Exercice » D'après le texte sur les stéréotypes et la publicité, qui est concerné par le stéréotype le plus tenace ?

Passage extrait »
<<<<
Stéréotypes, représentations et publicité : l’enfer est pavé de bonnes intentions

(Extrait de la seconde édition des Cahiers du Conseil de l’Ethique Publicitaire)

La lettre du président

Dominique Wolton Directeur de recherche au CNRS, fondateur et directeur de la Revue internationale Hermès Président du Conseil de l’éthique publicitaire

La contradiction essentielle ? Réaliser qu’il n’y a pas de communication sans stéréotypes, représentations, préjugés, car l’autre ne peut pas être abordé directement. Et simultanément ces stéréotypes sont autant de barrières à la communication parce que, justement, ils faussent la relation. Autrement dit les stéréotypes sont indépassables, à la fois condition et obstacle à la rencontre. Et nous passons notre temps à gérer cette contradiction quasiment ontologique…

Si on associe stéréotype et publicité c’est encore pire. On pense que le stéréotype nous ment sur la réalité en la modifiant, voire en la caricaturant. Et, que la publicité, elle, n’est évidemment, que dissimulation et manipulation ! Quant au consommateur – citoyen, pour noircir encore un peu plus le tableau, il serait faible, manipulable, et peu capable de garder sa liberté critique. On est donc face à un tableau éminemment noir. Publicité et stéréotypes se renforcent pour se délégitimer mutuellement. En plus ce couple maudit coche toutes les cases : l’argent, le mensonge, la manipulation, l’absence de sens critique des citoyens. Tel est le tableau du départ, c’est pour cela que cette question des rapports entre préjugés, représentations, stéréotypes, est passionnante à condition d’abord de casser le premier stéréotype… qui n’y voit que des stéréotypes !

En réalité, il n’y a pas de communication, ni de rapports sociaux sans préjugés et stéréotypes et simultanément la communication, les stéréotypes, les idéologies sont parmi les mots les plus dévalorisés.

Le stéréotype le plus tenace concerne le récepteur. On admet difficilement que celui-ci ne soit pas si malléable, ni si influençable. En réalité celui-ci très souvent joue avec les contextes, pour éviter les difficultés, il fait semblant de se méfier de tout. Il y a en outre d’autres situations où les consommateurs croient apparemment aux idéologies parce qu’« ils veulent la paix », ou parce qu’ils partagent ces idéaux. Le symétrique du récepteur et des stéréotypes ? C’est la négociation, le jeu, la mise à distance. C’est pourquoi la communication d’ailleurs est de plus en plus difficile au fur et à mesure qu’il y a de plus en plus de mots, de tuyaux, de dispositifs, d’interactions. Plus il y a de la circulation d’information, plus les stéréotypes jouent un rôle essentiel, car il faut bien ordonner un peu tous ces échanges. Les stéréotypes mettent du sens et de l’ordre.
>>>>
Enregistrements de relations spatiales »
<<<<
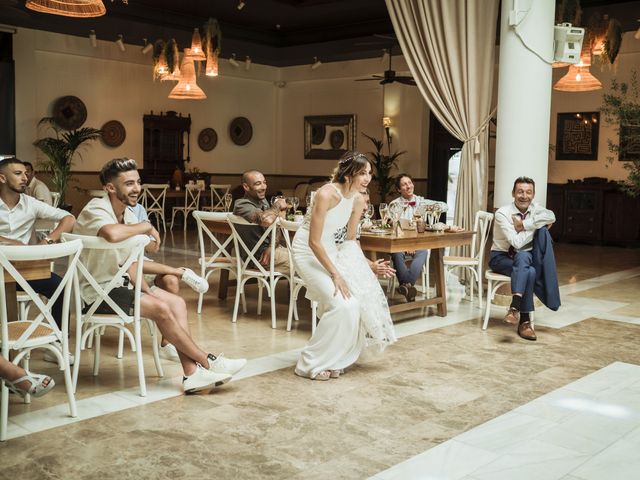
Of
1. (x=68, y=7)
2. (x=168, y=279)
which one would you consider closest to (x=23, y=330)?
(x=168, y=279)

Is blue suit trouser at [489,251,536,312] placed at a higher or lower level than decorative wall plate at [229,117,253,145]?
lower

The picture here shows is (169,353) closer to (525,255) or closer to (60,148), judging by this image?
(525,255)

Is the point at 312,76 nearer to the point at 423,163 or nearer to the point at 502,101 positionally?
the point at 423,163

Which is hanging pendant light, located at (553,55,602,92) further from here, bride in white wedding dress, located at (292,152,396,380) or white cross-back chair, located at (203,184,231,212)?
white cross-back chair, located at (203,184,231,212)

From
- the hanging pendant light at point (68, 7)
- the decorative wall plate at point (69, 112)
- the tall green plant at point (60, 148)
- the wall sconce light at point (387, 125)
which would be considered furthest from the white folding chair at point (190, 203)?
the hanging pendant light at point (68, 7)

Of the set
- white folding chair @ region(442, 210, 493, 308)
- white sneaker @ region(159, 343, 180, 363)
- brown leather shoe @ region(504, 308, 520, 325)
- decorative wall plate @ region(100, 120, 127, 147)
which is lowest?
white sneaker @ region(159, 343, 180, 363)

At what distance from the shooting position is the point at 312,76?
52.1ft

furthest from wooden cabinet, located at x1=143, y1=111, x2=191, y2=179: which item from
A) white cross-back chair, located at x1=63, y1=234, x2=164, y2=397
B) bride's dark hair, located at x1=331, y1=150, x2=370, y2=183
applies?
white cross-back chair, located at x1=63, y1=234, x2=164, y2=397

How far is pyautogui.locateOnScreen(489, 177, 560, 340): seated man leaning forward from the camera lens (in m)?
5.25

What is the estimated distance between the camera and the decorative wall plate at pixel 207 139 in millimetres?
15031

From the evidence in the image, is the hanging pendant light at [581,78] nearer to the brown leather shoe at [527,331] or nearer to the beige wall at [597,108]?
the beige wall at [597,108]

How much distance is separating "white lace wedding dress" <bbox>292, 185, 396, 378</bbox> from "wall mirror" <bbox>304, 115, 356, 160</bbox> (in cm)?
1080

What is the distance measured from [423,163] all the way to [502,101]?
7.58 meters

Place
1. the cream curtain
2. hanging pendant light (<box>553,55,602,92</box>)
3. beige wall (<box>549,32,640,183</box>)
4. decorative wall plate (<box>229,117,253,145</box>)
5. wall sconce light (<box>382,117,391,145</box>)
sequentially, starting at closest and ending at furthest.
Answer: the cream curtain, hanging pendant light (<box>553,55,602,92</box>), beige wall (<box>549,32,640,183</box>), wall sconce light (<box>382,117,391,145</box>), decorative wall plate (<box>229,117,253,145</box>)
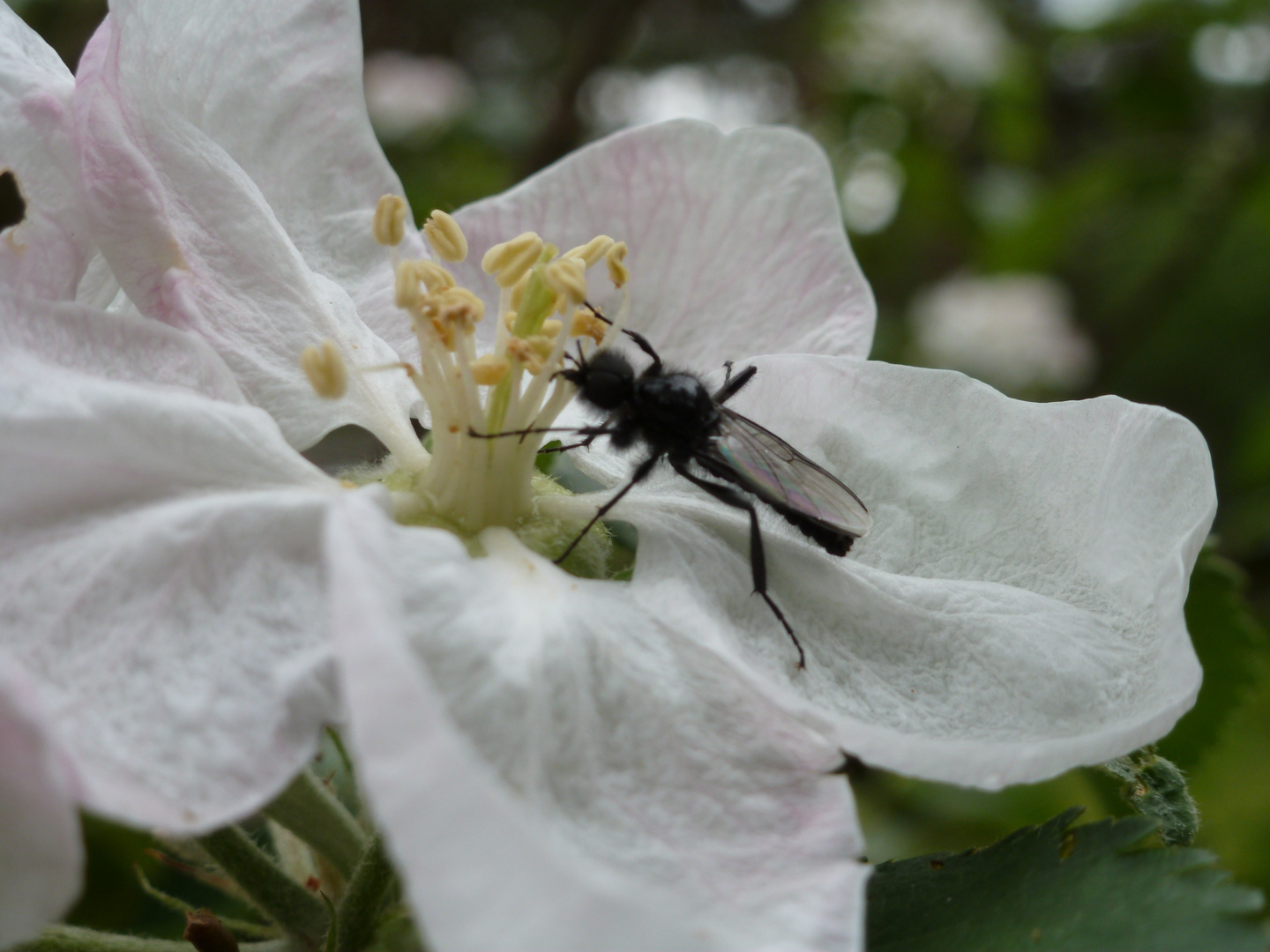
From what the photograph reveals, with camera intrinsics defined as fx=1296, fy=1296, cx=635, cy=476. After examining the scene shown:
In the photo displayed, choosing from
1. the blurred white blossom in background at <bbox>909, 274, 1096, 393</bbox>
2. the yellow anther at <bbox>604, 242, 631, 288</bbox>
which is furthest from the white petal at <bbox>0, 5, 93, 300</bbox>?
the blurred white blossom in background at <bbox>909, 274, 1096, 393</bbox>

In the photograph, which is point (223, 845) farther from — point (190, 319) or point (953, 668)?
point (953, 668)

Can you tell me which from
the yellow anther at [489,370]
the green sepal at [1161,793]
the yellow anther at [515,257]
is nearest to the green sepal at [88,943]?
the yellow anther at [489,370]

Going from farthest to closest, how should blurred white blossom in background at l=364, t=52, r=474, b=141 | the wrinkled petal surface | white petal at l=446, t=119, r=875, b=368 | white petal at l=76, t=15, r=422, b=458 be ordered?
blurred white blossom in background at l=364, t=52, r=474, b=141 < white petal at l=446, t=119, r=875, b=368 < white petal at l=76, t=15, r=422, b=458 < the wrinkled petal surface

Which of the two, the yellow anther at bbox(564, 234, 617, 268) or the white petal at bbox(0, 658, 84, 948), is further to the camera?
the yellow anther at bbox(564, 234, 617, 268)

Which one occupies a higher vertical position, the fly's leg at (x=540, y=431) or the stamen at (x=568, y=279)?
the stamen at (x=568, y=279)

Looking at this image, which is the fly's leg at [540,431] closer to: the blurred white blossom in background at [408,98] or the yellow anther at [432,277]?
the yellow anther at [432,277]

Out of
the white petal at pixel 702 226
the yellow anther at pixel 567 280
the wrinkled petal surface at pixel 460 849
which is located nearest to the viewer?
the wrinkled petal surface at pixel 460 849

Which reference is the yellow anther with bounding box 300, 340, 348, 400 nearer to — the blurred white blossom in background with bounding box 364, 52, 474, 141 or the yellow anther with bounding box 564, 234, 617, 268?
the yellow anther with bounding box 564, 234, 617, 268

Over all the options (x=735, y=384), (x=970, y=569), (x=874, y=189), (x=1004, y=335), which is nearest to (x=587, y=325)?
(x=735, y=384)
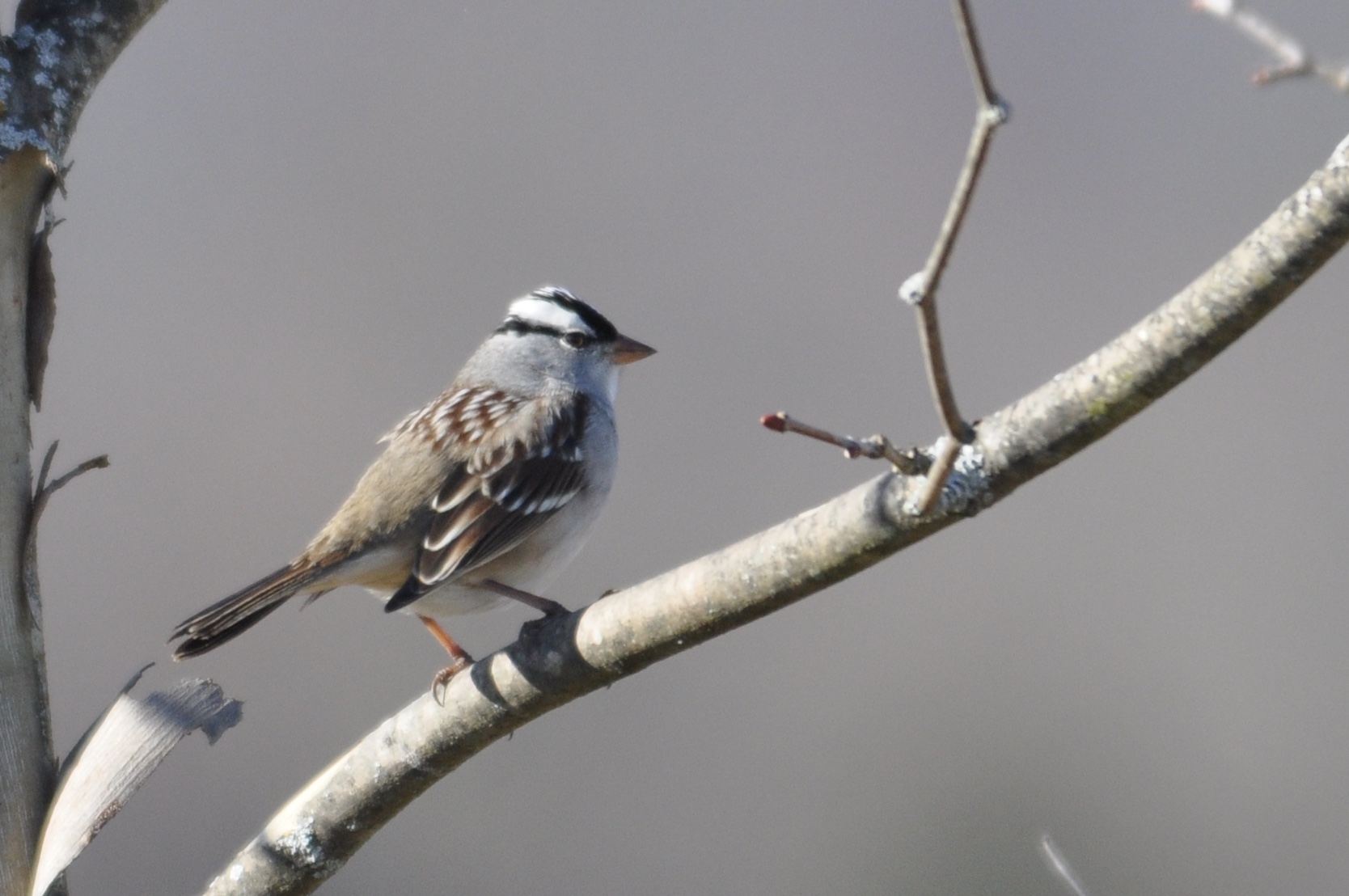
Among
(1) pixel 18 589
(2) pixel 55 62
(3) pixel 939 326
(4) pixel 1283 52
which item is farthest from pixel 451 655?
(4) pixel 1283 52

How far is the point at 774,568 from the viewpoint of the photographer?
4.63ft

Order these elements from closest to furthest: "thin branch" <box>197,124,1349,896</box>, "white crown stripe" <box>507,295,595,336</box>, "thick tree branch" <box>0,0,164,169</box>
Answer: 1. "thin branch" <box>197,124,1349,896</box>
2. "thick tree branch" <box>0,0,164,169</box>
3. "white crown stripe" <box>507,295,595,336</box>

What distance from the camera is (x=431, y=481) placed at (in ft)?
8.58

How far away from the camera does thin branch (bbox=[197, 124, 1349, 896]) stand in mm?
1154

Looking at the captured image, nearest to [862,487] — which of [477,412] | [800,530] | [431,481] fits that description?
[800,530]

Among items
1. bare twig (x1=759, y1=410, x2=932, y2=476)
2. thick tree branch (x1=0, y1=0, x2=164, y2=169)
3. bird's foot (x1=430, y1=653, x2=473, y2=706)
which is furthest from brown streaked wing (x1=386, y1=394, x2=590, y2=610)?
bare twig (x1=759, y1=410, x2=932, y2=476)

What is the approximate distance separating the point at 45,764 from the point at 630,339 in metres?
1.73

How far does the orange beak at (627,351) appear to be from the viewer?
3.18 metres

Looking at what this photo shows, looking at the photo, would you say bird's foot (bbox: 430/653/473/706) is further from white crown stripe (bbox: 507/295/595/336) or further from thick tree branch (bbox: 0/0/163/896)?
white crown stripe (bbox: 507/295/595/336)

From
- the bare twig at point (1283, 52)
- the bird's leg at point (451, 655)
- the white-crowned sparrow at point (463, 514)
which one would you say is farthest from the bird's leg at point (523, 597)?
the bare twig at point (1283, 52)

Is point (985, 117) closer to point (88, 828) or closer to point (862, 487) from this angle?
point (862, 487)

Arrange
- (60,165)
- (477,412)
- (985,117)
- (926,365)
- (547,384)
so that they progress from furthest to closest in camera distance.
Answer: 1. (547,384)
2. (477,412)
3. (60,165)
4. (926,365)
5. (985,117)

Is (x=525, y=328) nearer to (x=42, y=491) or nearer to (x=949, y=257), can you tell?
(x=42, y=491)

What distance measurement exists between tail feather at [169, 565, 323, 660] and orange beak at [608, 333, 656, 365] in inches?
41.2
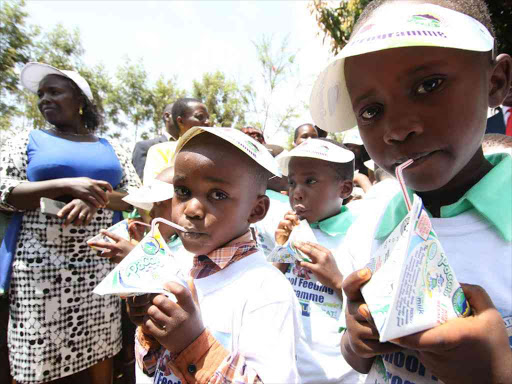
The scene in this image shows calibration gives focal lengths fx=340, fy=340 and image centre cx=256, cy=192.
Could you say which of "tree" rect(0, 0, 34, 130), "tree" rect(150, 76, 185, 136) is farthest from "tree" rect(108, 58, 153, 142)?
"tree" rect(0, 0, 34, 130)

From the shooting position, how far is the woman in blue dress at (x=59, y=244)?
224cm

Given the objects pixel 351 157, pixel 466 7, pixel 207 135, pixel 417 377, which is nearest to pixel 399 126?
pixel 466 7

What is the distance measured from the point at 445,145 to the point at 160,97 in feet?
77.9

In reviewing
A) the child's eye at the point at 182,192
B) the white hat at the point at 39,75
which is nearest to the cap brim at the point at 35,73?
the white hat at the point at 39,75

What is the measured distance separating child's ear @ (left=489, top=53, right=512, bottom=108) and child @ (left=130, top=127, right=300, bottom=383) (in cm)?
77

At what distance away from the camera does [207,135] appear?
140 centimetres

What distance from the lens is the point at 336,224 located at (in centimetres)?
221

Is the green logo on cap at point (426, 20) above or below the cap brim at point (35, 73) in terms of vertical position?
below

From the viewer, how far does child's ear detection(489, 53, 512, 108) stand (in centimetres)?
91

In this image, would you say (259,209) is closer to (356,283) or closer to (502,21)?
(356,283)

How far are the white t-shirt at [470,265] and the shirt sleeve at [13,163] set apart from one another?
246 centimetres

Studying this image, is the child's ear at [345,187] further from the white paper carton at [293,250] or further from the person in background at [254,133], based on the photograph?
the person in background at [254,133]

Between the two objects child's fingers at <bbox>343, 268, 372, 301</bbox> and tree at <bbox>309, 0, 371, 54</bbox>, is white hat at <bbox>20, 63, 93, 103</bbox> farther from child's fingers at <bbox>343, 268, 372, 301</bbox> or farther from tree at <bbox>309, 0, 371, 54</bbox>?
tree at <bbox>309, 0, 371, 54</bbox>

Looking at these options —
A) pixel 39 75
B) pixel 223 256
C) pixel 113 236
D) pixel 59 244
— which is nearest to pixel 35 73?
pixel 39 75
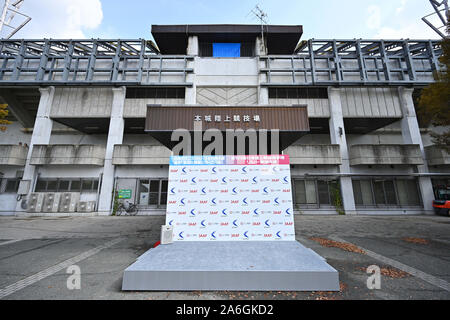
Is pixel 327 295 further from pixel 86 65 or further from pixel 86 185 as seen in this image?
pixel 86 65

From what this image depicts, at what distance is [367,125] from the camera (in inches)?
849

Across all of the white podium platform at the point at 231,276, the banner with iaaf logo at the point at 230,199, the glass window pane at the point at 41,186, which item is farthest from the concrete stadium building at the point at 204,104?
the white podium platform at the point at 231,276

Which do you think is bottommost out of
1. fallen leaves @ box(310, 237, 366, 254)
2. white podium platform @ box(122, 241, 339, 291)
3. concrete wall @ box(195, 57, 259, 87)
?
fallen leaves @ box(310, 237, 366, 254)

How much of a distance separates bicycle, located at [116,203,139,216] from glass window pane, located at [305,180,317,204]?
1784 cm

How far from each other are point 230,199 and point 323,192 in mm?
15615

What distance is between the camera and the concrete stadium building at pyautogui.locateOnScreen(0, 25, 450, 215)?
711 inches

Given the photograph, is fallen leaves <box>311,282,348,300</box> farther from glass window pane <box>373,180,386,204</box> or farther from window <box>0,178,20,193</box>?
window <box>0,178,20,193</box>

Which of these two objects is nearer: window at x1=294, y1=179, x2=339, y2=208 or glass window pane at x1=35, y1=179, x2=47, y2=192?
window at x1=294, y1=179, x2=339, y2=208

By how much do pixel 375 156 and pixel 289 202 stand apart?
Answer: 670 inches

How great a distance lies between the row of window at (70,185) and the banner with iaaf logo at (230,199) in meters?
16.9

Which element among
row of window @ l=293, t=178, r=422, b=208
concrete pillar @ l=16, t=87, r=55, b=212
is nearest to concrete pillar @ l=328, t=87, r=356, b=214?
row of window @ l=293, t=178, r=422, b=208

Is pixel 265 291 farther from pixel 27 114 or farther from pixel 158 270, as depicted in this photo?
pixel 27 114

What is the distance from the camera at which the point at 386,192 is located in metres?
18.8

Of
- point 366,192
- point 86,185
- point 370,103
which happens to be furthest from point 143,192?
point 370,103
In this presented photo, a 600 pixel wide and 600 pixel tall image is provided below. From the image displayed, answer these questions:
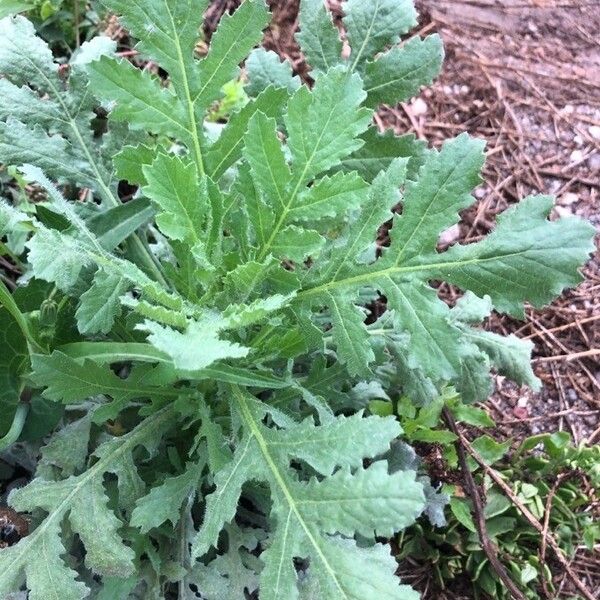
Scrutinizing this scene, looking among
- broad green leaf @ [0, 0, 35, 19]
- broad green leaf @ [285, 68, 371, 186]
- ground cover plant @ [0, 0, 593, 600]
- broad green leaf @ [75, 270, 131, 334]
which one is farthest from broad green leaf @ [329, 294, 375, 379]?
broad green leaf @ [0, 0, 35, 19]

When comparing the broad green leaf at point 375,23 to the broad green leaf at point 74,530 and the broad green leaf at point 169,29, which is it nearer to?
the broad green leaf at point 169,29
>>>>
Corrigé » Le récepteur.